=== HOW TO COMPLETE THIS TASK ===
Should pictures appear among the records, leave them out, and copy exactly only the lines from the first through the one with "world's largest Santa", inclusive.

==== DATASET RECORDS

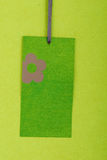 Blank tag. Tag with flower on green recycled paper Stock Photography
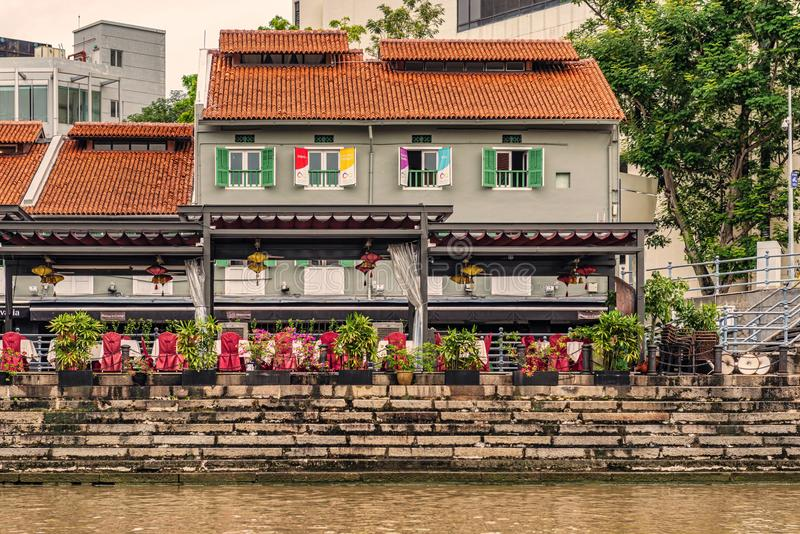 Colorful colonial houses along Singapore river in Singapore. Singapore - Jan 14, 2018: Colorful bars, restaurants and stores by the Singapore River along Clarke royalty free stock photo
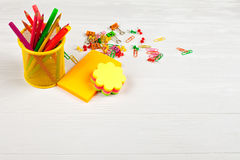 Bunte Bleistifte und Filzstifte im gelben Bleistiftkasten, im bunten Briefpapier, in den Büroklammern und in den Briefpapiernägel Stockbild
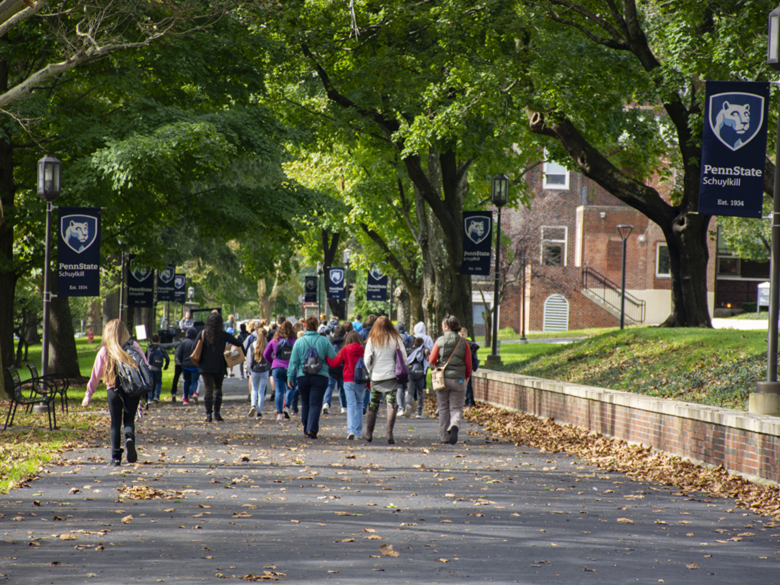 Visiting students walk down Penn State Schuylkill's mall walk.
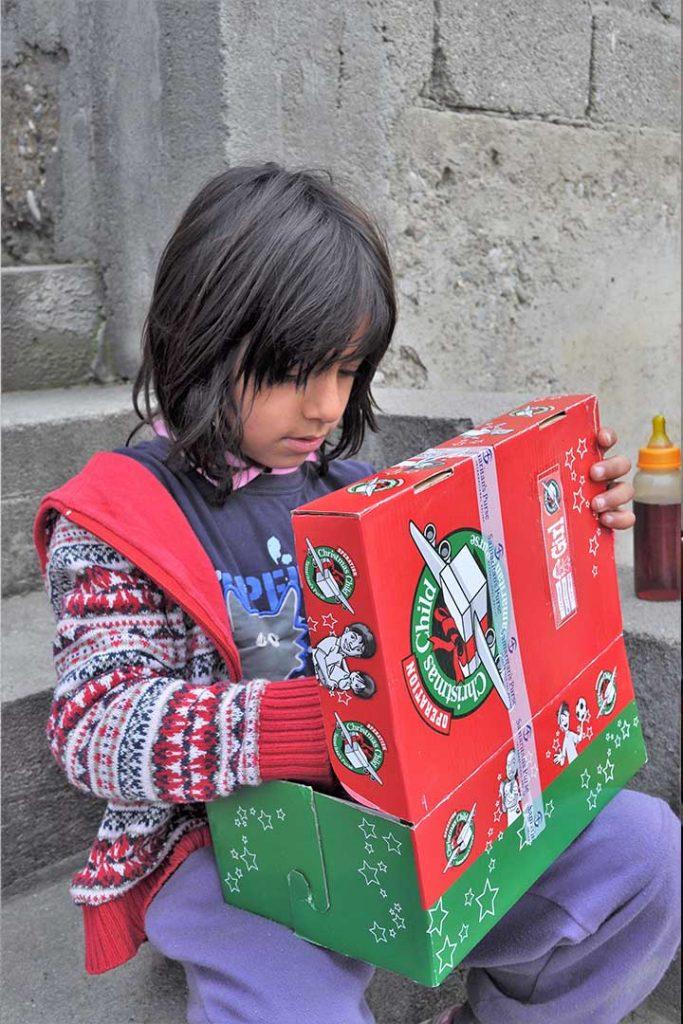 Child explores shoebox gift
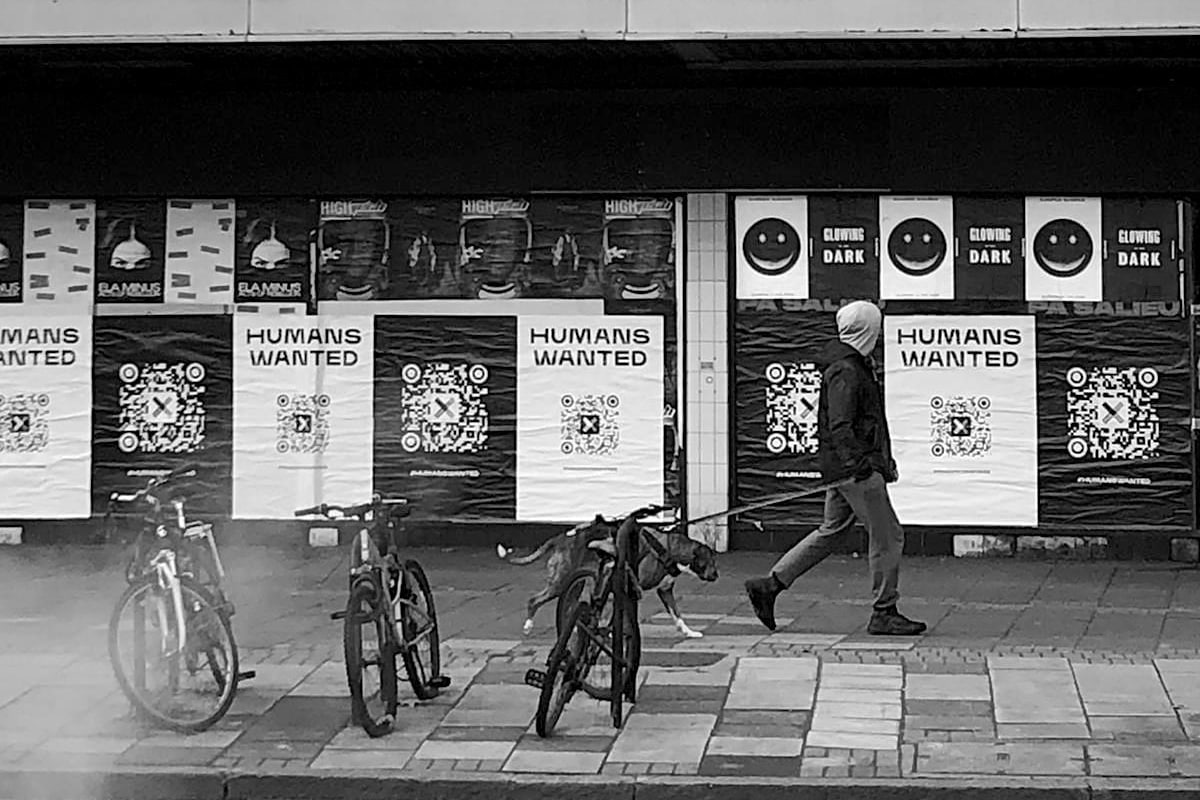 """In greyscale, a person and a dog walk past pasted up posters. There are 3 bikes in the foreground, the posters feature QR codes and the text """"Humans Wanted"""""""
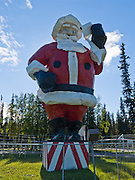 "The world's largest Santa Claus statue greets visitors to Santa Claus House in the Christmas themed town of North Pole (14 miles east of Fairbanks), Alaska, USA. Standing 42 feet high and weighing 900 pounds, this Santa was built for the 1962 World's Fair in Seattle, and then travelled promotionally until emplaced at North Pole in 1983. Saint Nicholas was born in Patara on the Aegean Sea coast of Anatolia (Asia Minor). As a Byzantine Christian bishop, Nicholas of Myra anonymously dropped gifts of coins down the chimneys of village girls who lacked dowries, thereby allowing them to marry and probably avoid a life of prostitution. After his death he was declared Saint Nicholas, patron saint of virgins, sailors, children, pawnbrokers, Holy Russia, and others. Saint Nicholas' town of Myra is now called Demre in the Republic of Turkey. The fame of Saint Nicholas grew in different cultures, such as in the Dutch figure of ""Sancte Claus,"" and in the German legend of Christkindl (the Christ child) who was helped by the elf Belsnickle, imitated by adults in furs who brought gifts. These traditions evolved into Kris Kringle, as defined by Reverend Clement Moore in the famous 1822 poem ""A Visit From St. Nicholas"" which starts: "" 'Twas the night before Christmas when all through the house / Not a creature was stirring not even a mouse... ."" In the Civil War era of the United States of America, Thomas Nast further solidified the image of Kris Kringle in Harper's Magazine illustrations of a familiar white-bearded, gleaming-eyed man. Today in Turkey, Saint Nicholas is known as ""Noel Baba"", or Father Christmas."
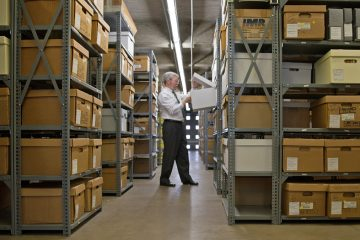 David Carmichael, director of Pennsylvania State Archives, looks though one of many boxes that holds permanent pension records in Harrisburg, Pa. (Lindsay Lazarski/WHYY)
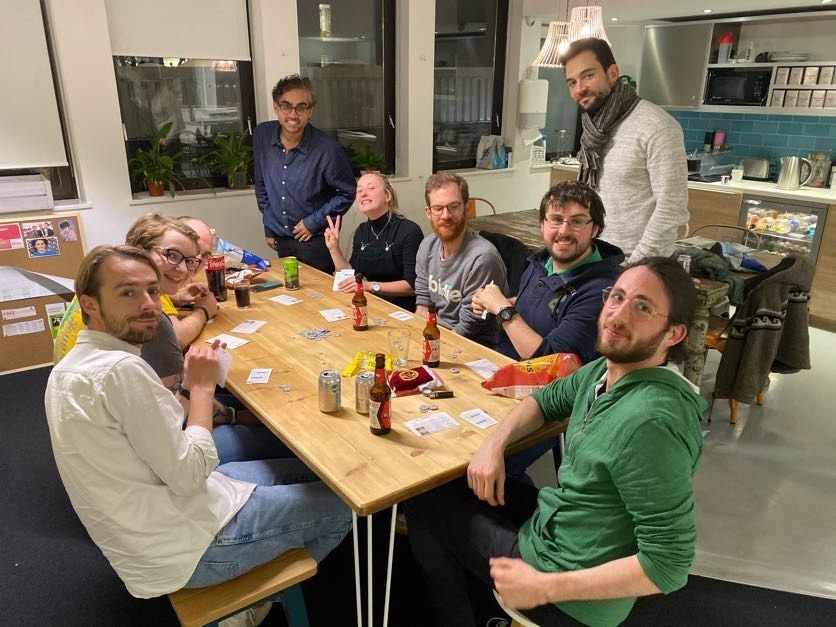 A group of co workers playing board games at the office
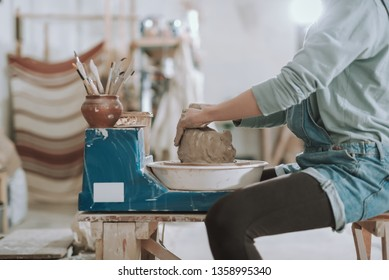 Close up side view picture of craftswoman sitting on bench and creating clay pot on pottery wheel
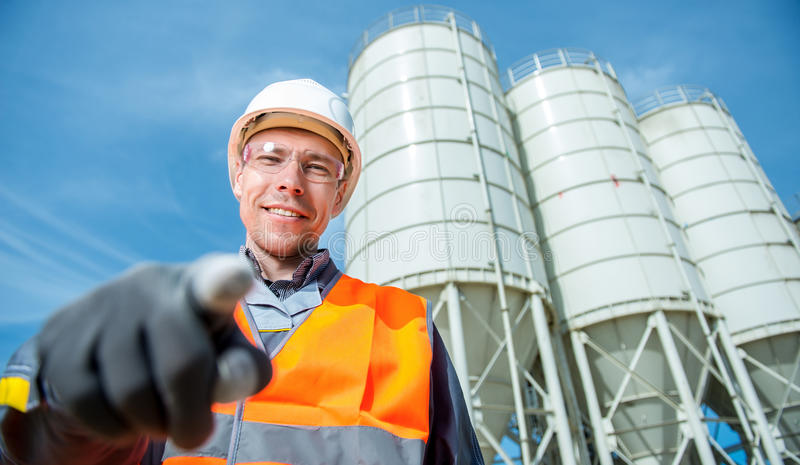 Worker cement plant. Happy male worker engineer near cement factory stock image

========

=== THE COMPLETED TASK ===
 Blank tag. Tag with flower on green recycled paper Stock Photography
 Colorful colonial houses along Singapore river in Singapore. Singapore - Jan 14, 2018: Colorful bars, restaurants and stores by the Singapore River along Clarke royalty free stock photo
 Bunte Bleistifte und Filzstifte im gelben Bleistiftkasten, im bunten Briefpapier, in den Büroklammern und in den Briefpapiernägel Stockbild
 Visiting students walk down Penn State Schuylkill's mall walk.
 Child explores shoebox gift
 """In greyscale, a person and a dog walk past pasted up posters. There are 3 bikes in the foreground, the posters feature QR codes and the text """"Humans Wanted"""""""
 "The world's largest Santa Claus statue greets visitors to Santa Claus House in the Christmas themed town of North Pole (14 miles east of Fairbanks), Alaska, USA. Standing 42 feet high and weighing 900 pounds, this Santa was built for the 1962 World's Fair in Seattle, and then travelled promotionally until emplaced at North Pole in 1983. Saint Nicholas was born in Patara on the Aegean Sea coast of Anatolia (Asia Minor). As a Byzantine Christian bishop, Nicholas of Myra anonymously dropped gifts of coins down the chimneys of village girls who lacked dowries, thereby allowing them to marry and probably avoid a life of prostitution. After his death he was declared Saint Nicholas, patron saint of virgins, sailors, children, pawnbrokers, Holy Russia, and others. Saint Nicholas' town of Myra is now called Demre in the Republic of Turkey. The fame of Saint Nicholas grew in different cultures, such as in the Dutch figure of ""Sancte Claus,"" and in the German legend of Christkindl (the Christ child) who was helped by the elf Belsnickle, imitated by adults in furs who brought gifts. These traditions evolved into Kris Kringle, as defined by Reverend Clement Moore in the famous 1822 poem ""A Visit From St. Nicholas"" which starts: "" 'Twas the night before Christmas when all through the house / Not a creature was stirring not even a mouse... ."" In the Civil War era of the United States of America, Thomas Nast further solidified the image of Kris Kringle in Harper's Magazine illustrations of a familiar white-bearded, gleaming-eyed man. Today in Turkey, Saint Nicholas is known as ""Noel Baba"", or Father Christmas."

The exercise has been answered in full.